[Document section Boundary: Start]

Hi @DirkEilander and @deltamarnix

I indeed don't think that we need CompoundRegionComponent for this and that I can create the mesh1dregion on the fly in the plugin. So like I mention in my last answer, I would be okay with the implementation but now that we are validating a lot of things in the core, when adding validation for ModelRegionComponent then the use case of mesh1dregion should be feasible (ie if it is a ModelRegionComponent I can overwrite methods and create it without a region dict).

For the case of pipes and rivers I would still like to allow for different region types than just geom (eg bbox but also maybe interbasin for rivers, like sfincs has).

hboisgon avatar Mar 25 '24 01:03 hboisgon

I don't have a PR yet, but this is what it would look like

https://github.com/Deltares/hydromt/compare/refactor-model...region-component-2

So far I have:

  • Removed region as a command line argument
  • Given GridComponent a reference name to the region it should connect to
  • ModelRegionComponent handles the crs code that was first only in GridComponent
  • GridComponent first calls region.create() inside of its create function

Implications:

  • It is no longer possible to set region from the command line. This is part of your yaml.

[Document section Boundary: End]
[Given data Boundary: Start]

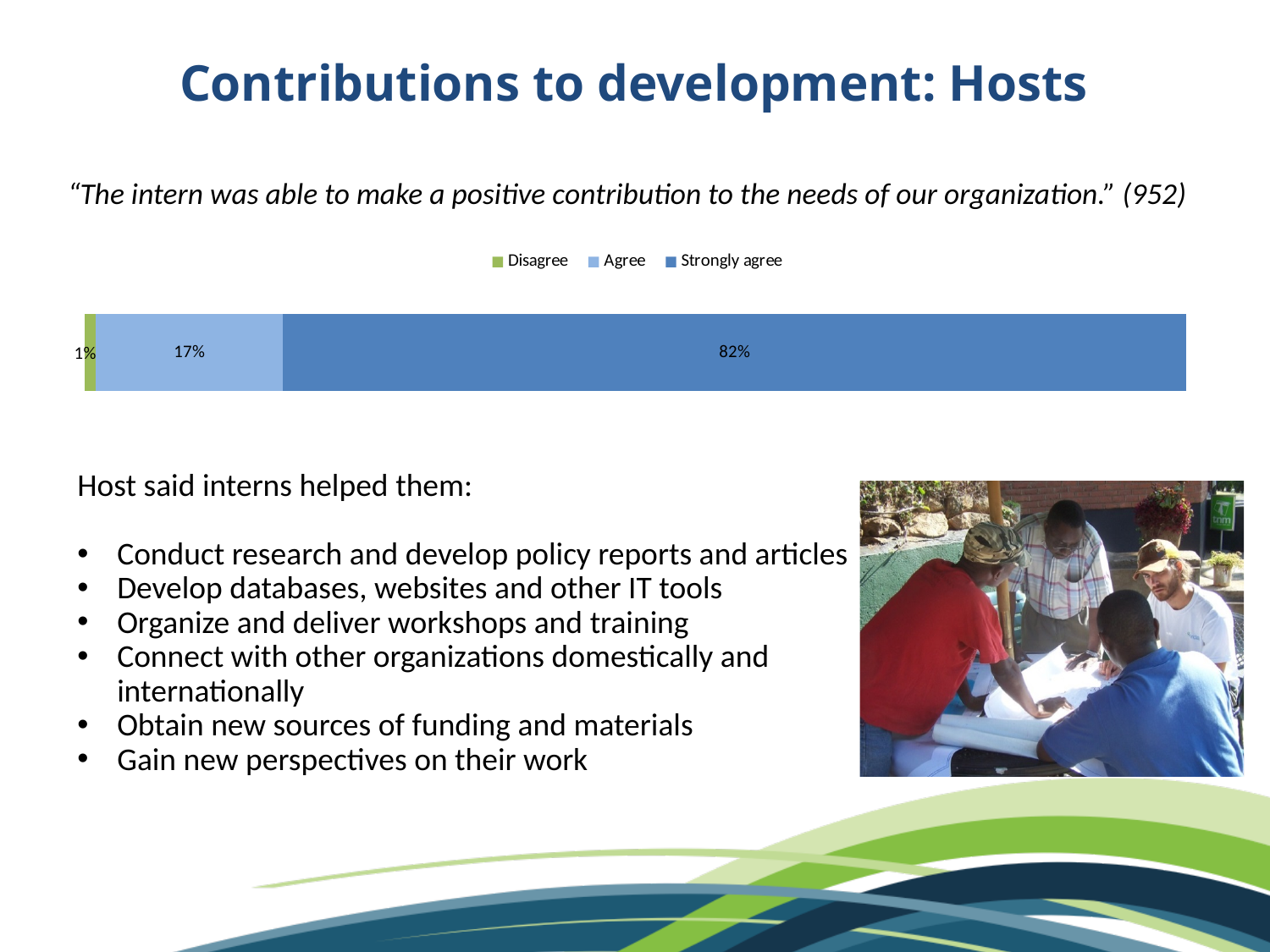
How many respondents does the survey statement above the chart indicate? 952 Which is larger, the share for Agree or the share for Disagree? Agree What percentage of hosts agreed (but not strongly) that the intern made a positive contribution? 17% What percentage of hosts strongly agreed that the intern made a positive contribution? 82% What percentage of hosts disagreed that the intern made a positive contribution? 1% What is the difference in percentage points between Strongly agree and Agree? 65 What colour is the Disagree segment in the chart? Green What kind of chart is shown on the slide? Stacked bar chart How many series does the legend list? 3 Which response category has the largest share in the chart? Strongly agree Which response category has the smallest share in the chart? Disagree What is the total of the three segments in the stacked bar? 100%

[Given data Boundary: End]

Things to do:
a – In the region component discussion, which region types besides geom should still be allowed for pipes and rivers?
b – Retype the region component discussion from "I don't have" up to and including "of your yaml.".
c – Continue the region component discussion from its last line.

Answers provided:
a – bbox, and maybe interbasin for rivers

b –
I don't have a PR yet, but this is what it would look like

https://github.com/Deltares/hydromt/compare/refactor-model...region-component-2

So far I have:

  • Removed region as a command line argument
  • Given GridComponent a reference name to the region it should connect to
  • ModelRegionComponent handles the crs code that was first only in GridComponent
  • GridComponent first calls region.create() inside of its create function

Implications:

  • It is no longer possible to set region from the command line. This is part of your yaml.

c –
  • There are a couple of TODOs in region.py that I think might be revised.
  • An empty model no longer calls region.create during build by default. And it no longer removes region.create from update, because we don't know if region.create is a direct call, or an indirect call in GridComponent (or any other component in the future).

My question to @hboisgon and @DirkEilander:

  • Are all use cases handled as expected?
  • Do you agree on removing region from the command line?
  • Do you agree on no longer calling region.create by default?
  • Can you take a look at the TODOs in region.py?
  • Some things, like CompoundRegionComponent, might not be covered yet, but it sounds like a new feature.
  • Should we keep the default ModelRegionComponent in an empty model?

deltamarnix avatar Mar 26 '24 09:03 deltamarnix

@hboisgon and I discussed you question, here's our reply:

Are all use cases handled as expected?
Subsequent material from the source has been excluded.